ColoradoCare would generate significant savings for most Coloradans. The plan eliminates health insurance premiums and deductibles and replaces them with a new 3.33 percent payroll deduction for employees, while employers pay 6.67 percent. A typical Coloradan working full time at the median wage of $18 an hour would pay $1,199 in health care premium taxes under ColoradoCare, compared to the current cost of purchasing a Gold Plan on Colorado’s health exchange — about $5,000 in premiums and up to $6,850 in annual out-of-pocket costs. ColoradoCare’s handy, online calculator at http://www.ColoradoCare.org/calculator shows that this worker would save anywhere from $3,794 to $10,644 a year in health care costs. The savings for families with kids would be even greater.
Most businesses would save money with ColoradoCare as well. Runaway health insurance premiums are squeezing employers today. By replacing health insurance premiums with a fixed payroll tax, ColoradoCare would make health care a reasonable and predictable business expense. Employers can estimate their precise costs using the online calculator. A growing number of business leaders have come out in support of ColoradoCare as a better way to maintain a healthy and productive workforce.
ColoradoCare would also make our labor market more dynamic. Today some workers are reluctant to change jobs because they fear losing their health insurance. Severing the connection between jobs and health insurance will make our labor market more fluid. ColoradoCare will empower workers to take advantage of opportunities as they arise, such as pursuing a new career path or starting a new business.
Finally, ColoradoCare would extend coverage to nearly 400,000 Coloradans who are still living without health insurance. Right now we all pay the price when patients are unable to get preventive care and end up in the emergency room. We all bear the risk when illness forces uninsured Coloradans into bankruptcy. And in our current system, the fact that you have health care coverage today in no way guarantees that you will be covered next year. There is a good economic case for adopting a universal health care system that protects us all from life’s uncertainties.
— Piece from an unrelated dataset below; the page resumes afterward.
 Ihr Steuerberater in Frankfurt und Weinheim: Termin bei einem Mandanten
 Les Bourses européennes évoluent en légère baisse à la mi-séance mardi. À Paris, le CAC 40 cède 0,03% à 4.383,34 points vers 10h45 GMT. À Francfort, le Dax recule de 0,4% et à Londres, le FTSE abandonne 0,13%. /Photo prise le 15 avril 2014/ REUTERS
Putting ColoradoCare in place will not be easy. We should expect the health insurance industry to fight this proposal as it has fought similar proposals in the past. Our advantage this time is that the decision is in the hands of voters, not politicians beholden to special interests. Amendment 69 allows us to decide for ourselves whether to maintain our expensive health insurance bureaucracy, or whether to vote to pass ColoradoCare and provide affordable health care to all Coloradans. The choice is ours this November.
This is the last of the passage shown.